The South Saqqara Stone is the lid of the sarcophagus of the ancient Egyptian queen Ankhenespepi, which was inscribed with a list for the reigns of the pharaohs of the 6th Dynasty from Teti, Userkare, Pepi I, Merenre to the early years of Pepi II under whom the document was likely created. It is essentially an annal document which records events in each year of a king's reign; unfortunately, it was reused in antiquity for Ankhesenpepi I's burial and many of its invaluable inscriptions have been erased.

Discovery
The South Saqqara Stone was discovered in 1932–33 by Gustave Jéquier in the westernmost of five storerooms south of the pyramid of Queen Iput II, within the pyramid complex of Pepi II (during whose reign it was created) at Saqqara.

Description
Made of basalt, it measures 2.43 metres by 0.92 metres and is 20 centimetres thick. It is inscribed on both sides, but much of the inscription is erased and unreadable. The recto appears to list events of the reigns of  Teti, Userkare, Pepi I and Merenre, the verso describes the second part of the reign of Merenra and part of Pepi II's.

+++++

** SHORT EXERCISE 1 **
Report how many lines of the records contain the string "toilet". Give only the number.
The passage on the South Saqqara Stone and the records are unrelated material.

** MATERIAL **
+++++

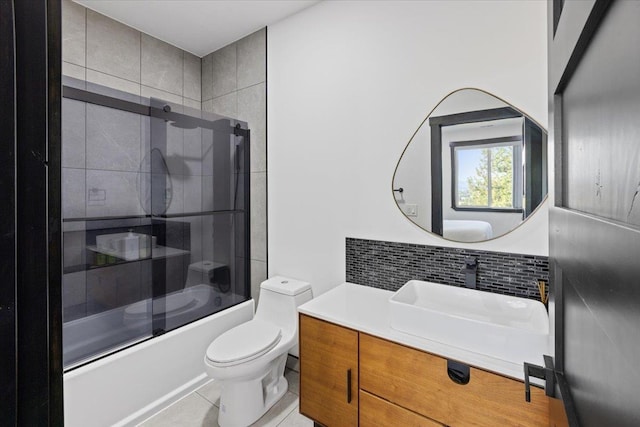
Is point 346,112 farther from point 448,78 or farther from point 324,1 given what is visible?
point 324,1

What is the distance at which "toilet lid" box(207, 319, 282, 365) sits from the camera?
61.9 inches

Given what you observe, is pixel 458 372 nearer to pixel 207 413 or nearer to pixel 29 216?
pixel 29 216

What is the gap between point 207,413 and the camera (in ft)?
5.85

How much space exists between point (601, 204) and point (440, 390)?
114 centimetres

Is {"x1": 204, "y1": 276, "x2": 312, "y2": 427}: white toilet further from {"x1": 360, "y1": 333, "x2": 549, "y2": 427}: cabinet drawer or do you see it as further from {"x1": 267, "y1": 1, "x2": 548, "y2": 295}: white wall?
{"x1": 360, "y1": 333, "x2": 549, "y2": 427}: cabinet drawer

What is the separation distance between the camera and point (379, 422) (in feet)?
4.35

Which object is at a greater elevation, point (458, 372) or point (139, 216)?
point (139, 216)

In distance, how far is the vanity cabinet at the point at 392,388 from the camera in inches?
41.1

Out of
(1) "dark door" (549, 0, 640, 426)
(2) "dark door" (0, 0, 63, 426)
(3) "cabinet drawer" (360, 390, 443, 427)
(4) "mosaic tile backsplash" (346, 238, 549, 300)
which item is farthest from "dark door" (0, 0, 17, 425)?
(4) "mosaic tile backsplash" (346, 238, 549, 300)

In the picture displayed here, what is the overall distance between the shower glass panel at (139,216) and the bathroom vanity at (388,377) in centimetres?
99

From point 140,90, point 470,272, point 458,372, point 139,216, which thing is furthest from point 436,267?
point 140,90

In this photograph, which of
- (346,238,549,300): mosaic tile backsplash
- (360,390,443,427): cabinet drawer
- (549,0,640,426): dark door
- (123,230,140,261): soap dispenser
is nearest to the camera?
(549,0,640,426): dark door

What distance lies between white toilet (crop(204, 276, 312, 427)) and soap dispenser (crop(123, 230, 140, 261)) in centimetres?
74

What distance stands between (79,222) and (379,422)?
1865 millimetres
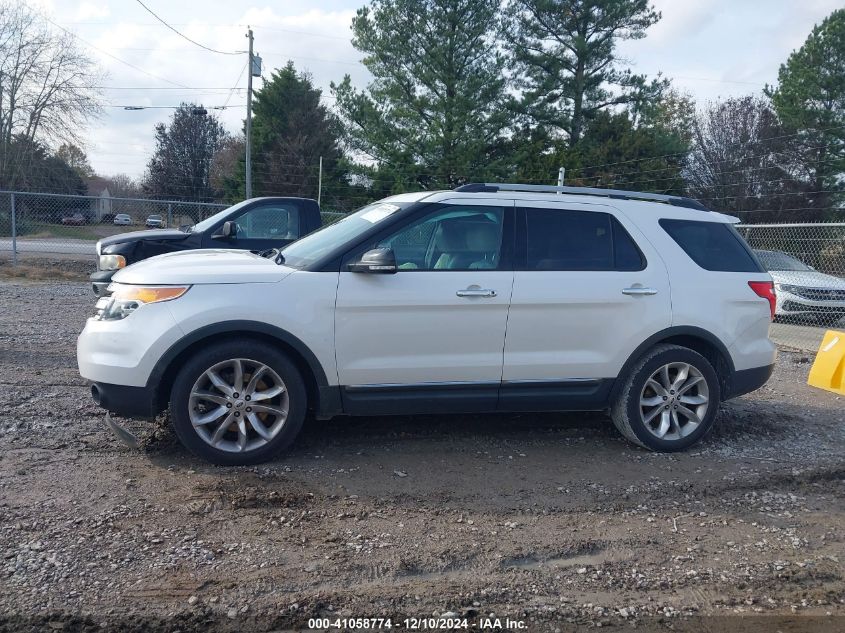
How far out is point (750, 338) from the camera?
5621mm

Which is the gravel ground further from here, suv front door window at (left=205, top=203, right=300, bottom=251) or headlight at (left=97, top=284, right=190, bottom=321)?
suv front door window at (left=205, top=203, right=300, bottom=251)

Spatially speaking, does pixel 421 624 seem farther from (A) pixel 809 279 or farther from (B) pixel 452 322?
(A) pixel 809 279

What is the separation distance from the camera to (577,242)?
533cm

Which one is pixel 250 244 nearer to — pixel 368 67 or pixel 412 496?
pixel 412 496

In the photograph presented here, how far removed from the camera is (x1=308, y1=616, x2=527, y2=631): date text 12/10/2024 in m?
3.11

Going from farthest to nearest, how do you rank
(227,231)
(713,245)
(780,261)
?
(780,261), (227,231), (713,245)

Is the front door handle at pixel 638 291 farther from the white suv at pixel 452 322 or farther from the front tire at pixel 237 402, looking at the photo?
the front tire at pixel 237 402

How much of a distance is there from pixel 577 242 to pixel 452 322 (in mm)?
1137

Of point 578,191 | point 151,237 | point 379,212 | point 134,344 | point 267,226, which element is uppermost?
point 578,191

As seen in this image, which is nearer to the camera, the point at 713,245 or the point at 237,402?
the point at 237,402

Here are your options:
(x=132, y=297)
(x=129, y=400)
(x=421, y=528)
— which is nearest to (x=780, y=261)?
(x=421, y=528)

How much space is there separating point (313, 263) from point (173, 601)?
2352 millimetres

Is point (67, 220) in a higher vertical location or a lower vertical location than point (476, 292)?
lower

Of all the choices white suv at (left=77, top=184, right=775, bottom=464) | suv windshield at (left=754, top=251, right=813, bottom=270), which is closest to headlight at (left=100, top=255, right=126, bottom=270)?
white suv at (left=77, top=184, right=775, bottom=464)
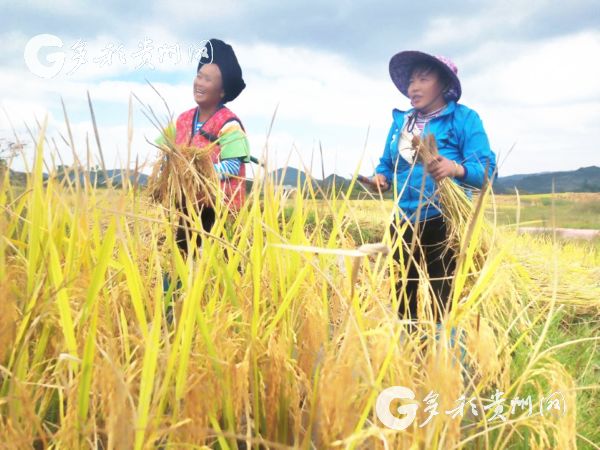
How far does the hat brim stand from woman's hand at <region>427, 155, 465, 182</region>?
0.44 metres

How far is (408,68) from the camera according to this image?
1.99 metres

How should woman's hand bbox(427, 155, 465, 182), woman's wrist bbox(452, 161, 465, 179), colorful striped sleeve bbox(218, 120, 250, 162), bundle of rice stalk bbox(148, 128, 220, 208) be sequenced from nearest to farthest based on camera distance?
bundle of rice stalk bbox(148, 128, 220, 208) → woman's hand bbox(427, 155, 465, 182) → woman's wrist bbox(452, 161, 465, 179) → colorful striped sleeve bbox(218, 120, 250, 162)

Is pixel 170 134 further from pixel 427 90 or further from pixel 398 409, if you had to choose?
pixel 427 90

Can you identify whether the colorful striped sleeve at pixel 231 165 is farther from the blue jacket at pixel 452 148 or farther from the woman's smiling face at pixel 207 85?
the blue jacket at pixel 452 148

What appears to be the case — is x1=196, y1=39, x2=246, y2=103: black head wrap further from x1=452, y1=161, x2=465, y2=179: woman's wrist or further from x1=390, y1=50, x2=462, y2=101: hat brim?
x1=452, y1=161, x2=465, y2=179: woman's wrist

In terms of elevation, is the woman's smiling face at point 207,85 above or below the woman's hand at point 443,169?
above

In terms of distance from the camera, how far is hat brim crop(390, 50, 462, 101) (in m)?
1.85

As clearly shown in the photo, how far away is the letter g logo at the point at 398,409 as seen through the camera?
641 millimetres

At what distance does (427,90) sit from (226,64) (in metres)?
0.81

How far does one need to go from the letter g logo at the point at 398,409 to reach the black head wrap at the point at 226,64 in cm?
169

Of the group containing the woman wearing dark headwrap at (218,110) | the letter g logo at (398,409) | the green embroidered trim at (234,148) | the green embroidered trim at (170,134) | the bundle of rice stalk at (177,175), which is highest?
the woman wearing dark headwrap at (218,110)

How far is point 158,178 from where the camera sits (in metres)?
1.22

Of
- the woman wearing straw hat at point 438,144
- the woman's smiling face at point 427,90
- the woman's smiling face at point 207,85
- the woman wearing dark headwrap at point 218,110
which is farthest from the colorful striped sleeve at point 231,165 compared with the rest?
the woman's smiling face at point 427,90

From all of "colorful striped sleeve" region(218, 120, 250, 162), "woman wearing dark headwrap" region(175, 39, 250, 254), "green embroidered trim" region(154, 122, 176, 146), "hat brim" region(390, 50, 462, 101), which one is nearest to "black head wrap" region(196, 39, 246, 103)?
"woman wearing dark headwrap" region(175, 39, 250, 254)
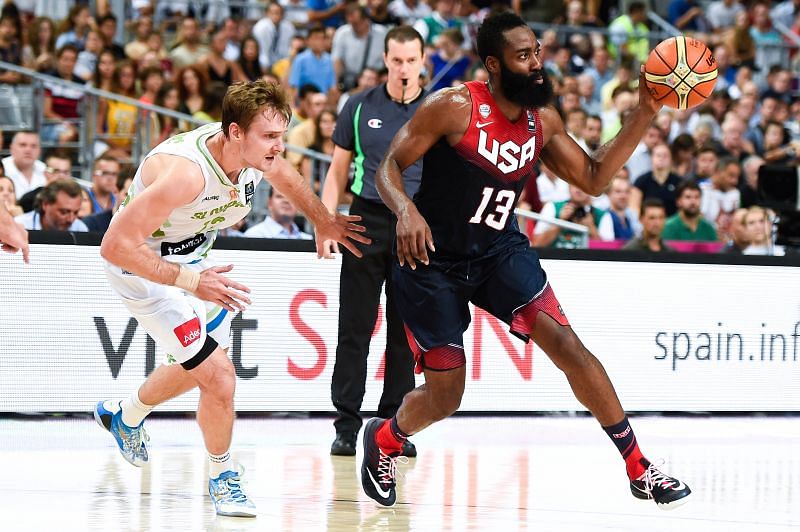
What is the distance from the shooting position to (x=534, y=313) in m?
5.77

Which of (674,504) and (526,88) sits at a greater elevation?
(526,88)

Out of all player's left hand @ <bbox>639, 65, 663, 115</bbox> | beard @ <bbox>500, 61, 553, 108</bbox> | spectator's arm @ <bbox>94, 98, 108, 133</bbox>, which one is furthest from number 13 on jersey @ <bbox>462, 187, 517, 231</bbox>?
spectator's arm @ <bbox>94, 98, 108, 133</bbox>

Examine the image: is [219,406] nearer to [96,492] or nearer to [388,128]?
[96,492]

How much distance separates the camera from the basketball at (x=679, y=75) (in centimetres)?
582

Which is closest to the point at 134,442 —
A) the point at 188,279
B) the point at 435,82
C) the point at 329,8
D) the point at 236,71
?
the point at 188,279

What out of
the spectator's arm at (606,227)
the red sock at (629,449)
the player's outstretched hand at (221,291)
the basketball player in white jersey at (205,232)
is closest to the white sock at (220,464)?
the basketball player in white jersey at (205,232)

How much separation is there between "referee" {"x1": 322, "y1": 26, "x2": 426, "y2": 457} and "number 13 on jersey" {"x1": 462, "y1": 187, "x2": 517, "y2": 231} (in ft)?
5.80

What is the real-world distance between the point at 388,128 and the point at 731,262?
3782 mm

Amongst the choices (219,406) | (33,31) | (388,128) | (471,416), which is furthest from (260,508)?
(33,31)

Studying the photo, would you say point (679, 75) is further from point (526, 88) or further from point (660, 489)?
point (660, 489)

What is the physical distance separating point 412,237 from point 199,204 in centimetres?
98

+++++

** SHORT EXERCISE 2 **
Using the passage on the South Saqqara Stone, say whether each statement agrees with it, answering yes or no and quoting the words that decide it: (a) Gustave Jéquier discovered the stone. (b) The stone is made of granite. (c) The stone is inscribed on only one side.

** COMPLETE OUTPUT 1 **
3

** COMPLETE OUTPUT 2 **
(a) Yes: "discovered in 1932–33 by Gustave Jéquier"
(b) No: "Made of basalt"
(c) No: "It is inscribed on both sides"